Jeremy Bensley (sent by Nabble.com) wrote:
I have been experimenting with MapReduce to perform some distributed tasks
aside from the normal fetch/index routine of Nutch, and overall have had much
success.
I'm glad to hear this!
Today I have been experimenting with running extended duration tasks, but have
run into issues with the tasks timing out. I attempted to both override the
mapred.tasks.timeout option in mapred-default.xml and in the actual code for my
Mapper class, but my timeout durations remained steady at the default 10
minutes.
I looked at TaskTracker and I see that it is assigning to static variables some of the configuration options, and then using the variables for comparison. I have seen that TaskTracker parses the configuration XML files each time a new task is assigned, assuming that this is so that the TaskTracker options can be updated without restarting the process.
Code Examples: (from TaskTracker.java)
private static final int MAX_CURRENT_TASKS =
NutchConf.get().getInt("mapred.tasktracker.tasks.maximum", 2);
static final long TASK_TIMEOUT =
NutchConf.get().getInt("mapred.task.timeout", 10* 60 * 1000);
It seems to me that these parameters should be fetched each time instead of
being stored static and loaded only once.

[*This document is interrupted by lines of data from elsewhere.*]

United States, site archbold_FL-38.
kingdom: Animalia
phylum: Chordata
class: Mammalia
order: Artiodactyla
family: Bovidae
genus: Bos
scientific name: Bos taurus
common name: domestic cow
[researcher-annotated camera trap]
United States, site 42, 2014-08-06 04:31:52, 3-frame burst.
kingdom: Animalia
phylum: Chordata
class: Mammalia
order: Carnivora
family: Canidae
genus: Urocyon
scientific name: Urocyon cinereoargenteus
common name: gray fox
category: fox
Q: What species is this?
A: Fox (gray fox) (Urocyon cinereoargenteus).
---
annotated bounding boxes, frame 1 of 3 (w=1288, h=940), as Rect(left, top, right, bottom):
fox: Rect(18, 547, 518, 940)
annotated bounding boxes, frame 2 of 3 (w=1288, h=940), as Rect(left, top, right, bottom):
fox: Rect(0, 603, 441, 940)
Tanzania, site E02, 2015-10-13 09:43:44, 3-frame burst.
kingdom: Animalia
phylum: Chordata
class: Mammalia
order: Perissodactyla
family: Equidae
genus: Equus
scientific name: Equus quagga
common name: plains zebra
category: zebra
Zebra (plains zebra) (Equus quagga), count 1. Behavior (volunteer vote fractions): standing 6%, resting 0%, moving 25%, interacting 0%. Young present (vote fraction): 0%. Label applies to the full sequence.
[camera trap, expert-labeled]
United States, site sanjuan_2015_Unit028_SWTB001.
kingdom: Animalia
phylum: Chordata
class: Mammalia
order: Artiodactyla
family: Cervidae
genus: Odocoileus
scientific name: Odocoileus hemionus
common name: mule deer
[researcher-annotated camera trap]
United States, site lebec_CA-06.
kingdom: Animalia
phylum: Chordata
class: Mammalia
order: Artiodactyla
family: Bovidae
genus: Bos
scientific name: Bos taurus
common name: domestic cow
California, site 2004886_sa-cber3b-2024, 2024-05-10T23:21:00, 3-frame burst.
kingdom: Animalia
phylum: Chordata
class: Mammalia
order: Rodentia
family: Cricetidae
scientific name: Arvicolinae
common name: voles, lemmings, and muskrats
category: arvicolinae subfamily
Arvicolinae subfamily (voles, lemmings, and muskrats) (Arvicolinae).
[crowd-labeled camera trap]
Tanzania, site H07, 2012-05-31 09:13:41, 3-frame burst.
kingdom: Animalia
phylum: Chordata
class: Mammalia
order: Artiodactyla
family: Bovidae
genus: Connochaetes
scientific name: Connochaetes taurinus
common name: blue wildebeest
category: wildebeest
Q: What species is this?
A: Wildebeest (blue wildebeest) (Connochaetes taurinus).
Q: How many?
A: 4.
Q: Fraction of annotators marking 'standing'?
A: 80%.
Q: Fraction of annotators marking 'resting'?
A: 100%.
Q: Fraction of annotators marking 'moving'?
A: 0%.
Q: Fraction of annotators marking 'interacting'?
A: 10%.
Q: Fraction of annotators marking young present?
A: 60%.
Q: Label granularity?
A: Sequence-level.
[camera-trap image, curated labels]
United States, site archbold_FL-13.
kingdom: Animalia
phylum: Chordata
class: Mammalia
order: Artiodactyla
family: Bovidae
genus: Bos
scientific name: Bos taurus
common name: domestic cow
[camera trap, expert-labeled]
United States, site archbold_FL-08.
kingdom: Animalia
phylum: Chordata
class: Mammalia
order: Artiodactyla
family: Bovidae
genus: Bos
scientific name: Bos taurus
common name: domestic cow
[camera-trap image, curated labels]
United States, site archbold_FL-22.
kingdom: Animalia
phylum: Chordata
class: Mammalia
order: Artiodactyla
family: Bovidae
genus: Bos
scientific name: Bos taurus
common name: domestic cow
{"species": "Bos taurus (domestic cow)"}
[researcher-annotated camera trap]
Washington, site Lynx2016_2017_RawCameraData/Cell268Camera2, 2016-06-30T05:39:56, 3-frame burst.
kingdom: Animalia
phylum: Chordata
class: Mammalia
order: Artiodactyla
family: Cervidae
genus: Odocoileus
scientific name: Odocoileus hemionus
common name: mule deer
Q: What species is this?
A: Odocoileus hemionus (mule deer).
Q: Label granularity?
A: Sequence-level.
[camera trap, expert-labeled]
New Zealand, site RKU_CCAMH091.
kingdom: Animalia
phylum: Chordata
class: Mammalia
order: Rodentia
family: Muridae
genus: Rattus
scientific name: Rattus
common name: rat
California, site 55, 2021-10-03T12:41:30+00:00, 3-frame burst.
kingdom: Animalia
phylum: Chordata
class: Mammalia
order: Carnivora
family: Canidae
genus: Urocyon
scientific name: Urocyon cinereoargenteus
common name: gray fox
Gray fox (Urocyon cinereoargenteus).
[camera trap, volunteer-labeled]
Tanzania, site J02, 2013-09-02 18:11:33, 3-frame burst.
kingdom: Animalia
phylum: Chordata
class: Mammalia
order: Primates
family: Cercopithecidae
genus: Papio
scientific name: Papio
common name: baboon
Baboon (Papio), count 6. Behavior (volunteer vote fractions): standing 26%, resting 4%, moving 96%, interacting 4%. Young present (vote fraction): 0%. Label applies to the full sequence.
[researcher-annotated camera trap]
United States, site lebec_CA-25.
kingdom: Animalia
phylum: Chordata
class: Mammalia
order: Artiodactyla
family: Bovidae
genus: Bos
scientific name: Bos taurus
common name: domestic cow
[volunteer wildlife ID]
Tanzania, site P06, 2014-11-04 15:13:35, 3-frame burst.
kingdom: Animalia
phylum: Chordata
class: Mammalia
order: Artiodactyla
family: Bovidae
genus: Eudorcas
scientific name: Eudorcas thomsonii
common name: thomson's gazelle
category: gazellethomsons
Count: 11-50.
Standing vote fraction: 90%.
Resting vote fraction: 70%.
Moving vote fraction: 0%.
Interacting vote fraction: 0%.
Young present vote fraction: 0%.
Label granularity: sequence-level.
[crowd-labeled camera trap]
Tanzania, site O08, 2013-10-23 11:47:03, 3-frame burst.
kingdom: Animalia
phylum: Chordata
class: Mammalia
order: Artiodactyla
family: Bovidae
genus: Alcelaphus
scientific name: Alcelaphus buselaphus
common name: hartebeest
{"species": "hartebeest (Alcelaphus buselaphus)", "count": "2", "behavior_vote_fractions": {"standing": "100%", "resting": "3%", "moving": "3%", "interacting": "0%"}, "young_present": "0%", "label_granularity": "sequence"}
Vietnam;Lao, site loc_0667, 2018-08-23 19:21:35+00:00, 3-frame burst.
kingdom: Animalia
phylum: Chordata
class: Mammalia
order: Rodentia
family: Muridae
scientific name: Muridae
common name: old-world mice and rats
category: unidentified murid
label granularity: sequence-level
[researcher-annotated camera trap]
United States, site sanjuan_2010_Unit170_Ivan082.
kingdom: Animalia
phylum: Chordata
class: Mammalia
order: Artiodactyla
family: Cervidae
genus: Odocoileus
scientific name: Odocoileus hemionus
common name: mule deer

I am just getting my feet wet with
the whole MapReduce thing, so if this is the intended operation then I
apologise.
For the task timeout, I agree, this would be a good idea. It would
require some changes to the TaskTracker, so that a separate timeout
could be kept for each running task.
I'm not so sure about the tasks per task tracker. The best value is
probably node-specific (typically something a bit larger than the number
of processors). Even if it were job-specific, a TaskTracker can, in
theory, be running tasks from different jobs at the same time. Unless
we want to prohibit that, a single limit on the number of tasks to run
concurrently is required. How would you vary this with job?
Also, is this the proper place to report (possible) bugs, or should I just go
directly to the bug reporting system, even if it's not a verified issue?
This is a fine place. Typically one should first check the bug
database, then, if nothing is found, either file a bug or send an
inquiry to the list. The best way to get a bug fixed is to submit a
patch that fixes it.
Cheers,
Doug